| julio 2017, Por Richard Sandoval

Tanto duele Chile

Nirivilo de noche es un espectáculo. Los pastizales quemándose deslumbran a los niños huyendo de las ampollas que les pueden provocar las luces fluorescentes si los llegan a tocar. Circundando las casas del valle al interior de la séptima región, las grúas avanzan frenéticas. En tiempo récord deben excavar en torno a las viviendas para crear un cortafuego. Han creado decenas en solo algunas horas. Los operarios son los propios dueños de las grúas, solidarios, extendidos hacia los vecinos que se amarran al sillón de sus casas, porfiados, dispuestos a enfrentar el fuego con el rostro antes de abandonar sus recuerdos plasmados en tablas inflamables. En Nirivilo no se quemó ninguna casa, sólo bosques, y el miércoles 25 de enero la noticia se comenta en la calle principal del pueblo. Se junta la María Pistola con un bombero de noventa y un años y hasta echan la talla. “Lo que se quemó no importa, importa que estamos bien” dice una señora mayor, mientras una más joven que pasa sus días entre Talca y el pequeño poblado agradece a “dios haber estado acá al momento de la tragedia”. En Nirivilo son así, no esquivan los azotes, los enfrentan con pieles ásperas. Así encararon al terremoto del 2010, ese que arrebató tantas casas de adobe a este patrimonio arquitectónico. Esta vez, frente al fuego avanzando incesante desde la cordillera a la costa, no iban a hacer lo contrario. Esperarían, pisando chispa a chispa los intentos del invierno por masacrar las casas levantadas luego del sismo. En la calma, ante la falta de luz y agua potable, se ayudarían entre todos, con el mismo amor mostrado por los almaceneros de la cuadra, esos que amasan pan por la mañana para repartir a los bomberos al mediodía, esos que en lugar de vender, de sacar provecho de la escasez, arman decenas de sándwich para repartir por las casas.

En Paredones, un matrimonio no corrió la misma suerte. La casa que recibieron del gobierno luego del terremoto 8.8 no resistió las llamas y, siete veranos después, otra vez se quedaron con lo que alcanzaron a salvar en una huida, otra vez recorrieron al alba las piezas derrumbadas, consumidas, buscando alguna foto de los niños cuando chicos, algún peluche sobreviviendo junto a galones de gas ennegrecidos. Pero no hay nada. Sólo la sospecha ante el futuro, ante la sorpresa desgraciada que pueda estar preparando este país que les da nacionalidad y derechos, para luego derrumbar en dos o tres minutos lo construido en años.

TAREA PLANTEADA 1: Según el texto sobre los incendios, ¿cuántas casas se quemaron en Nirivilo?
TAREA PLANTEADA 2: Devuelve sin cambios el pasaje del texto sobre los incendios que empieza en "En Paredones, un" y termina en "construido en años.".
TAREA PLANTEADA 3: Resume el texto sobre los incendios en dos oraciones.

MATERIAL EXTRAÍDO:
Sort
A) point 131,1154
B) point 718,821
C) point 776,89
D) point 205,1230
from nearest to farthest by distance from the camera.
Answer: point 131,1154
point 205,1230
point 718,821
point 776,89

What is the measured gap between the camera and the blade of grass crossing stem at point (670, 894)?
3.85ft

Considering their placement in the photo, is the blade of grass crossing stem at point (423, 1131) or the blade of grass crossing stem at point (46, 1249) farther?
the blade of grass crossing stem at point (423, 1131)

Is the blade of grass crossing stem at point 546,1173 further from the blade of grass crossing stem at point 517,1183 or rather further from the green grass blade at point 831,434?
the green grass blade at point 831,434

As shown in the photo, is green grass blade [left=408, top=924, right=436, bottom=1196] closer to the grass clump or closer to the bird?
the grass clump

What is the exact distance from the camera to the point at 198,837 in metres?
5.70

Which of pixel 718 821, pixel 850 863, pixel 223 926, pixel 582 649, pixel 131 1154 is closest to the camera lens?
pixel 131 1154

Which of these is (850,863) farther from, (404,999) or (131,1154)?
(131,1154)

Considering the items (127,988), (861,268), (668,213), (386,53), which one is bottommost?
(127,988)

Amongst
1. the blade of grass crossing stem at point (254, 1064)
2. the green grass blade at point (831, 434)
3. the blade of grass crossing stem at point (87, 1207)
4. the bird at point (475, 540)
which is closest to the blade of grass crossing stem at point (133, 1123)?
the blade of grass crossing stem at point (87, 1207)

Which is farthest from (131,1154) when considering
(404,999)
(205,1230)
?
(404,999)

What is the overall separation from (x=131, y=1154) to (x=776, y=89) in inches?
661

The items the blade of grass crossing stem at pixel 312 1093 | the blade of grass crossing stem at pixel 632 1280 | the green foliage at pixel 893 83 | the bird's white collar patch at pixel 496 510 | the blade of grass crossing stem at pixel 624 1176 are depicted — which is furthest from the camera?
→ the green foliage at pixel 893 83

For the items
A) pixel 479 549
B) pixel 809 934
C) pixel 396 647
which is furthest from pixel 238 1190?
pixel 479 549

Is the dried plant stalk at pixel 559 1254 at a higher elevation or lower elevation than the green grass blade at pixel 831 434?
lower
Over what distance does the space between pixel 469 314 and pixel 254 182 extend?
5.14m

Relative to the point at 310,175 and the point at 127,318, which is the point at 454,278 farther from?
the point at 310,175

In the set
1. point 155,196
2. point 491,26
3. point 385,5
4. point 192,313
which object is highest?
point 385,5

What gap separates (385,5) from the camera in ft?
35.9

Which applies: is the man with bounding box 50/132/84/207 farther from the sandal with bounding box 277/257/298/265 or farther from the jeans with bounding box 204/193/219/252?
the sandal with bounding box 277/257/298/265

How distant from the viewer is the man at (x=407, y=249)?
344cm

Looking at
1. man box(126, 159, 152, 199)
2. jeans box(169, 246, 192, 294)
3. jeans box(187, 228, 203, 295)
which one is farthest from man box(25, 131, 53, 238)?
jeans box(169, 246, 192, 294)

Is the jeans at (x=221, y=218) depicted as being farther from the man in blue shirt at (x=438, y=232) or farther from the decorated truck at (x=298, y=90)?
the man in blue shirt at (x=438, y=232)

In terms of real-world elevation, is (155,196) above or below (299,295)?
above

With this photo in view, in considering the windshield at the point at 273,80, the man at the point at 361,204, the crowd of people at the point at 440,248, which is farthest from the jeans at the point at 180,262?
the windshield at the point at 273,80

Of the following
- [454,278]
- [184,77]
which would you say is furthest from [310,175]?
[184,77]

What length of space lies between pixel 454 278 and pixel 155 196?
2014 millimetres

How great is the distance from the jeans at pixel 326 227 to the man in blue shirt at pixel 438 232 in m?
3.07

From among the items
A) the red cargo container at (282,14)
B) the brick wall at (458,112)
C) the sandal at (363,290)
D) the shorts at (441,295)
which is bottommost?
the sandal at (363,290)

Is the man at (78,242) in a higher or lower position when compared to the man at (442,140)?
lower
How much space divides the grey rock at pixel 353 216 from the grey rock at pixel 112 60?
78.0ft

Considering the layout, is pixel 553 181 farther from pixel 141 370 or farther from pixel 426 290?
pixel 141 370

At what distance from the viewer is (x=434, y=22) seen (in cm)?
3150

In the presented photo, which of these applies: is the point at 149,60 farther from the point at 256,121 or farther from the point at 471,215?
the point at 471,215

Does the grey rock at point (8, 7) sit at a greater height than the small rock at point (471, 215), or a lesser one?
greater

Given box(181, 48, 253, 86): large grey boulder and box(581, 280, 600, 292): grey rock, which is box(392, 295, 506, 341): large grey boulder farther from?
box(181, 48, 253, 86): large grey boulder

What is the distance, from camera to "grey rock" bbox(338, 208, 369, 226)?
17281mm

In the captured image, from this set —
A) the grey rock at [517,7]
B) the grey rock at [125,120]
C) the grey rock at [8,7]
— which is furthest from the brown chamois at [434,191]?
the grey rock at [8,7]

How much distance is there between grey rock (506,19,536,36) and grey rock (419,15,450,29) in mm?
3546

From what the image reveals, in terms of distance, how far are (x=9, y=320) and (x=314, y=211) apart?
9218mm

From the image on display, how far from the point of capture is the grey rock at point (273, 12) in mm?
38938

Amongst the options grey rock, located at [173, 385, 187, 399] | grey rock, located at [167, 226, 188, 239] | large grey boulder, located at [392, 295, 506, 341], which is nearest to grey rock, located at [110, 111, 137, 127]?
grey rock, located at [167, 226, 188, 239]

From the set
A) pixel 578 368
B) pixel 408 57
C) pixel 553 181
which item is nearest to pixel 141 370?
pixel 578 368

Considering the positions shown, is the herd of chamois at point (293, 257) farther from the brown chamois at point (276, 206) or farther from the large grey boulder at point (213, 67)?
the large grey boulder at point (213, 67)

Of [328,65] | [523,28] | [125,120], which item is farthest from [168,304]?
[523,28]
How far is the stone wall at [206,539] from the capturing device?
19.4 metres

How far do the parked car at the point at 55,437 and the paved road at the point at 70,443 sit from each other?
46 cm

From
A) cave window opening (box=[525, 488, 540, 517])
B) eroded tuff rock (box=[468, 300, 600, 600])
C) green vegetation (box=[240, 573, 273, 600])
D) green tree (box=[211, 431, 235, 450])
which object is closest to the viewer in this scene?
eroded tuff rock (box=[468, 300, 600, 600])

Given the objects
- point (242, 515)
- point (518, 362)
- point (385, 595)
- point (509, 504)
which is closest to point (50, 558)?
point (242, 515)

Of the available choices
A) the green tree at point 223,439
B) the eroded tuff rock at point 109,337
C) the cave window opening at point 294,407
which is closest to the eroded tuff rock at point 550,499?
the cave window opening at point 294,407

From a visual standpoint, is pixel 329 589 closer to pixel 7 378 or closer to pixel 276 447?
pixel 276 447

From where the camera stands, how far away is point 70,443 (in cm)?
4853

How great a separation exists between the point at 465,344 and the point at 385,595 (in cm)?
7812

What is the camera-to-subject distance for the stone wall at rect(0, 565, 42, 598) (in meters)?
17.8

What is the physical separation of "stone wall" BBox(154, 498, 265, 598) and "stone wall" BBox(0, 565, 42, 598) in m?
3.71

RESPUESTA COMPLETA 1: Ninguna; solo se quemaron bosques.

RESPUESTA COMPLETA 2:
En Paredones, un matrimonio no corrió la misma suerte. La casa que recibieron del gobierno luego del terremoto 8.8 no resistió las llamas y, siete veranos después, otra vez se quedaron con lo que alcanzaron a salvar en una huida, otra vez recorrieron al alba las piezas derrumbadas, consumidas, buscando alguna foto de los niños cuando chicos, algún peluche sobreviviendo junto a galones de gas ennegrecidos. Pero no hay nada. Sólo la sospecha ante el futuro, ante la sorpresa desgraciada que pueda estar preparando este país que les da nacionalidad y derechos, para luego derrumbar en dos o tres minutos lo construido en años.

RESPUESTA COMPLETA 3: En Nirivilo, los dueños de las grúas cavaron cortafuegos alrededor de las casas, de modo que solo se quemaron bosques, y los almaceneros repartieron pan a los bomberos y sándwiches por las casas. En Paredones, en cambio, un matrimonio perdió en el fuego la casa que le dio el gobierno después del terremoto 8.8 y no encontró nada entre los restos.